While the Texas Legislature has devoted considerable resources to combating fraud, waste and abuse in the state’s Medicaid program, little has been done to combat the same issues in the commercial insurance market where abuse is 50% more prevalent and costs $75 billion more than in Medicaid.

The Texas Penal Code currently allows for investigation and prosecution of abuse in the Texas Medicaid program, but no corresponding provisions exist to prosecute abuse in the commercial insurance market. HB 3235 by Klick addresses this discrepancy by applying the same standards and penalties for abuse in the Medicaid program to abuse in the commercial health insurance market.

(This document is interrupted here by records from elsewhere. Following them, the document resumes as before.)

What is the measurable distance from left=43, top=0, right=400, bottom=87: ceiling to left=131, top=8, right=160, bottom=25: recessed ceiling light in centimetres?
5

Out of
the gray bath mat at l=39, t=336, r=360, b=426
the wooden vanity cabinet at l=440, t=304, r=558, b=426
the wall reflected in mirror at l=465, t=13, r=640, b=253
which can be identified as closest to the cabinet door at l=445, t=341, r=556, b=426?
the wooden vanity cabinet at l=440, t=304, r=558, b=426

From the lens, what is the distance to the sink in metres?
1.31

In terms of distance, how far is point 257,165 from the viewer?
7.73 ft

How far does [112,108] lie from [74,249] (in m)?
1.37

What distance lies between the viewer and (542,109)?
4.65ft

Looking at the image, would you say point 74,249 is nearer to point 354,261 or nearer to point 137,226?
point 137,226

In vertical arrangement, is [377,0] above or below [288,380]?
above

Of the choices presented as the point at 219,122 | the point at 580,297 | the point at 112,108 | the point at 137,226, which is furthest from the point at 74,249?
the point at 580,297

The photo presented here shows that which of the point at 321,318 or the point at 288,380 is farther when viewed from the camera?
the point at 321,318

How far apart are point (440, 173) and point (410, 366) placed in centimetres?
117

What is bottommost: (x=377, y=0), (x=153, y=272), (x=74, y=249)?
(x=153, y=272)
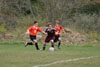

A significant amount of care delivered to patients is not evidence-based and is dangerous. As Dr. Marty Makary, M.D., M.P.H., writes in his book, The Price We Pay, “Overtesting, overdiagnosing, and overtreatment are now commonplace in some areas of medicine.” Research has also highlighted significant gaps between evidence-based practices and the care delivered to patients. Doctors themselves believe that up to 30% of all ordered medical care is unnecessary or unsafe. Over 20% of diagnostic imaging is inappropriate, including over 60% of lumbar spine MRIs and over 30% of MRI studies for shoulder pain and knee pain.

We already waste billions of dollars on duplicative, unnecessary, and wasteful services—between $200 billion and $800 billion is spent on unnecessary services ordered by doctors, such as repeated and excessive testing and treatment, each year. Health care fraud and abuse translates directly into higher premiums and out-of-pocket expenses for Texans and can lead to reduced benefits or lost coverage. Health care fraud increases employer cost of providing insurance benefits to employees which, in turn, increases the overall cost of doing business. For many Texas families and businesses, increased expense resulting from fraud and abuse could mean the difference between having health insurance and choosing to forgo it.

The COVID pandemic has also highlighted the need for the Legislature to address abuse in the commercial health insurance market. Headlines about price gouging for COVID tests have been in the news for months, but a less reported-on problem is the abuse that is part of these situations when a freestanding emergency room orders additional, expensive, unneeded care that goes far beyond a patient’s need for a COVID test and bills for the cost of both the test and the additional care.

To address high prices in the Texas health insurance market caused by fraud, waste, and abuse, the Legislature should strengthen Texas’ ability to investigate and prosecute abuse in the commercial health care market. HB 3235 directs the Texas Department of Insurance (TDI) to prioritize the investigation of abuse using the authority currently given to them in the Insurance code to investigate acts of insurance fraud. Giving TDI this additional authority and incentive to address abuse in the commercial health insurance market will translate into saved health care dollars and will aid in controlling the runway cost of health care in Texas.